Given exercise: Return all the data, word for word.

Scene-based reasoning records:
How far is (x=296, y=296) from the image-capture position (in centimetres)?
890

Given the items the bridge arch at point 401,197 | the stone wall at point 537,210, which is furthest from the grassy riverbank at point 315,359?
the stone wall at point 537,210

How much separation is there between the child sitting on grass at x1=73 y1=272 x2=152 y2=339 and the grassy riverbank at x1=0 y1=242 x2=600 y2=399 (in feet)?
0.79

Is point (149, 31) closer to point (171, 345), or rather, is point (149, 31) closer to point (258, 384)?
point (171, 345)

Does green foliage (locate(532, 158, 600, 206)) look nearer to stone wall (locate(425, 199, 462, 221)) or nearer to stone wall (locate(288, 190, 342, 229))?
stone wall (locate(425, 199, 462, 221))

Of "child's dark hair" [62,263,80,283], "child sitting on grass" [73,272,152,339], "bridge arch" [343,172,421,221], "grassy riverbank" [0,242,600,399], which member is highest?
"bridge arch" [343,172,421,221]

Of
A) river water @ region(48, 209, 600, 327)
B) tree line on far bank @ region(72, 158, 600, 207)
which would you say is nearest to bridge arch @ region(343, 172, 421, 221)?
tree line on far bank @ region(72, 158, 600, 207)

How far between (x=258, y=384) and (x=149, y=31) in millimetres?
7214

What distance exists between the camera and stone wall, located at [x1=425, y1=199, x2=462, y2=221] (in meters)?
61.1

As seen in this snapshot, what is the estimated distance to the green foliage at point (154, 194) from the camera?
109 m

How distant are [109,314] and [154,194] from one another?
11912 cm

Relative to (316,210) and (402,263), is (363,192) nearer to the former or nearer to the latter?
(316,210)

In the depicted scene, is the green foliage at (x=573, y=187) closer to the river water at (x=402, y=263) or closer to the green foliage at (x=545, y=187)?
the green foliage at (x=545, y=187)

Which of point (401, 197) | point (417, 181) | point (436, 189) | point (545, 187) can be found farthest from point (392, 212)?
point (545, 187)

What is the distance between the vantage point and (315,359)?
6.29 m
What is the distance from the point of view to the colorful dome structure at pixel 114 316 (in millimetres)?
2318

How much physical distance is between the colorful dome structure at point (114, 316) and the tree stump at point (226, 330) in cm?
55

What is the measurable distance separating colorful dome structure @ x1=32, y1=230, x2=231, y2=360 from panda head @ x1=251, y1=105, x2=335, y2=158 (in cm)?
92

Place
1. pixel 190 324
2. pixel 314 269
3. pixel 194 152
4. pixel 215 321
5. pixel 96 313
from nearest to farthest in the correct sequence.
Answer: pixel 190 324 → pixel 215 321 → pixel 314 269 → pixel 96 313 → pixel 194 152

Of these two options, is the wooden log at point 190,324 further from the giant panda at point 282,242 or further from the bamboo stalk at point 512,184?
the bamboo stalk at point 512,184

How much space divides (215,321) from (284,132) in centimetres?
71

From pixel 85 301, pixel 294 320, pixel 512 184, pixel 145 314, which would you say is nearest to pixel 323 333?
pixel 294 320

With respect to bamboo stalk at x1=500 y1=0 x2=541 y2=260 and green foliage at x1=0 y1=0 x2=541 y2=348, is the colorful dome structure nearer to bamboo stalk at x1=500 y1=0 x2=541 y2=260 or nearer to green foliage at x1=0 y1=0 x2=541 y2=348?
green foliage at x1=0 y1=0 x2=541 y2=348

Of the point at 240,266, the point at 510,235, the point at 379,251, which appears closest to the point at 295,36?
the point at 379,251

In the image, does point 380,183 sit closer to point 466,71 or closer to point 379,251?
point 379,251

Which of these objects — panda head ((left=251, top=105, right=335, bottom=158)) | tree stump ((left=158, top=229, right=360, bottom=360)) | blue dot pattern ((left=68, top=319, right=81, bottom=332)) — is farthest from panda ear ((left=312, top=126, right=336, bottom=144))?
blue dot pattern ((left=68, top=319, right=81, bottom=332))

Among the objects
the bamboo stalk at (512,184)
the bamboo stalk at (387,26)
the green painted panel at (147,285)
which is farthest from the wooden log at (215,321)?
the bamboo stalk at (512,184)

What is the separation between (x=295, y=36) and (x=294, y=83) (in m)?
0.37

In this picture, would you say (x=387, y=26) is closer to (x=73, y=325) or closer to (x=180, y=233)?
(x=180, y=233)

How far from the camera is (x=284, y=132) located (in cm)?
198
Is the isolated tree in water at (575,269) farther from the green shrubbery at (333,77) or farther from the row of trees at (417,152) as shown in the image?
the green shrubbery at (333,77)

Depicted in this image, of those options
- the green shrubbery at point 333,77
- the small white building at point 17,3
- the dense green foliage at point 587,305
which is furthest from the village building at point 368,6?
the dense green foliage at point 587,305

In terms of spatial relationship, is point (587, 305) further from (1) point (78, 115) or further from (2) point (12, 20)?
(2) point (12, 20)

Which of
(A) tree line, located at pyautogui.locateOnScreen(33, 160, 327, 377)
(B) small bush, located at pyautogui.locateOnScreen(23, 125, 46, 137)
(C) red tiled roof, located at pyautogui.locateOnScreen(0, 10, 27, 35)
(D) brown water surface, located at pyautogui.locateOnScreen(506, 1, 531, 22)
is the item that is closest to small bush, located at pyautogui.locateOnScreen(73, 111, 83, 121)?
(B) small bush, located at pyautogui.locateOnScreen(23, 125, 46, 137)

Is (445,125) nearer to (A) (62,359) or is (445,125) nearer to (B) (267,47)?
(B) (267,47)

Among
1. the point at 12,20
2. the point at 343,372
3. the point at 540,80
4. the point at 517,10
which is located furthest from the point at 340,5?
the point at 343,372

The response:
How far is (x=296, y=296) from the image-capture position (in centimetres)?
890

Given the items the bridge arch at point 401,197 | the stone wall at point 537,210, which is furthest from the grassy riverbank at point 315,359?
the stone wall at point 537,210

How much separation is there between the child sitting on grass at x1=73 y1=272 x2=152 y2=339 and the grassy riverbank at x1=0 y1=242 x2=600 y2=399 (in feet)?
0.79

Is point (149, 31) closer to point (171, 345), or rather, is point (149, 31) closer to point (258, 384)?
point (171, 345)

Does green foliage (locate(532, 158, 600, 206)) look nearer to stone wall (locate(425, 199, 462, 221)) or nearer to stone wall (locate(288, 190, 342, 229))?
stone wall (locate(425, 199, 462, 221))

Of "child's dark hair" [62,263,80,283], "child sitting on grass" [73,272,152,339], "bridge arch" [343,172,421,221], "grassy riverbank" [0,242,600,399], which member is highest?
"bridge arch" [343,172,421,221]

Of
A) river water @ region(48, 209, 600, 327)
B) tree line on far bank @ region(72, 158, 600, 207)
which would you say is nearest to bridge arch @ region(343, 172, 421, 221)?
tree line on far bank @ region(72, 158, 600, 207)

How far between (x=258, y=384) and (x=149, y=31) in millimetres?
7214

What distance exists between the camera and stone wall, located at [x1=425, y1=199, x2=462, y2=221] (in meters)?
61.1

As seen in this snapshot, what is the estimated distance to the green foliage at point (154, 194) from the camera?
109 m

How distant are [109,314] and [154,194] from one another?
11912 cm

Relative to (316,210) and (402,263), is (363,192) nearer to the former or nearer to the latter?
(316,210)

In the depicted scene, is the green foliage at (x=573, y=187) closer to the river water at (x=402, y=263) or closer to the green foliage at (x=545, y=187)?
the green foliage at (x=545, y=187)

Which of point (401, 197) | point (417, 181) | point (436, 189) | point (545, 187) can be found farthest from point (392, 212)?
point (545, 187)

What is the distance between the vantage point and (315,359)?
6.29 m
What is the distance from the point of view to the colorful dome structure at pixel 114 316 (in millimetres)?
2318

How much physical distance is between the colorful dome structure at point (114, 316) and the tree stump at point (226, 330) in cm?
55

What is the measurable distance separating colorful dome structure @ x1=32, y1=230, x2=231, y2=360 from panda head @ x1=251, y1=105, x2=335, y2=158 (in cm)?
92

Place
1. pixel 190 324
2. pixel 314 269
3. pixel 194 152
4. pixel 215 321
5. pixel 96 313
from nearest to farthest in the correct sequence.
Answer: pixel 190 324 → pixel 215 321 → pixel 314 269 → pixel 96 313 → pixel 194 152

Of these two options, is the wooden log at point 190,324 further from the giant panda at point 282,242 or further from the bamboo stalk at point 512,184?
the bamboo stalk at point 512,184

How much space divides (215,321) from (284,132) in centimetres?
71

From pixel 85 301, pixel 294 320, pixel 512 184, pixel 145 314, which would you say is nearest to pixel 323 333?
pixel 294 320

With respect to bamboo stalk at x1=500 y1=0 x2=541 y2=260 and green foliage at x1=0 y1=0 x2=541 y2=348, is the colorful dome structure nearer to bamboo stalk at x1=500 y1=0 x2=541 y2=260 or nearer to green foliage at x1=0 y1=0 x2=541 y2=348?
green foliage at x1=0 y1=0 x2=541 y2=348

Of the point at 240,266, the point at 510,235, the point at 379,251, which appears closest to the point at 295,36?
the point at 379,251

In the image, does point 380,183 sit closer to point 466,71 or closer to point 379,251?
point 379,251

Which of these objects — panda head ((left=251, top=105, right=335, bottom=158)) | tree stump ((left=158, top=229, right=360, bottom=360)) | blue dot pattern ((left=68, top=319, right=81, bottom=332)) — is farthest from panda ear ((left=312, top=126, right=336, bottom=144))?
blue dot pattern ((left=68, top=319, right=81, bottom=332))

Among the objects
the bamboo stalk at (512,184)
the bamboo stalk at (387,26)
the green painted panel at (147,285)
which is farthest from the wooden log at (215,321)?
the bamboo stalk at (512,184)

What is the separation between (x=295, y=36) and (x=294, y=83) (in m)?
0.37

In this picture, would you say (x=387, y=26) is closer to (x=73, y=325) or closer to (x=180, y=233)?
(x=180, y=233)

How far from the camera is (x=284, y=132) located (in cm)?
198
Is the isolated tree in water at (575,269) farther from the green shrubbery at (333,77) or farther from the row of trees at (417,152) as shown in the image?
the green shrubbery at (333,77)

Depicted in this image, of those options
- the green shrubbery at point 333,77
- the small white building at point 17,3
- the dense green foliage at point 587,305
which is furthest from the village building at point 368,6?
the dense green foliage at point 587,305

In terms of spatial relationship, is point (587, 305) further from (1) point (78, 115) or further from (2) point (12, 20)?
(2) point (12, 20)

Which of
(A) tree line, located at pyautogui.locateOnScreen(33, 160, 327, 377)
(B) small bush, located at pyautogui.locateOnScreen(23, 125, 46, 137)
(C) red tiled roof, located at pyautogui.locateOnScreen(0, 10, 27, 35)
(D) brown water surface, located at pyautogui.locateOnScreen(506, 1, 531, 22)
is the item that is closest to small bush, located at pyautogui.locateOnScreen(73, 111, 83, 121)?
(B) small bush, located at pyautogui.locateOnScreen(23, 125, 46, 137)

Is (445,125) nearer to (A) (62,359) or is (445,125) nearer to (B) (267,47)?
(B) (267,47)

Among
1. the point at 12,20
2. the point at 343,372
3. the point at 540,80
4. the point at 517,10
which is located furthest from the point at 340,5?
the point at 343,372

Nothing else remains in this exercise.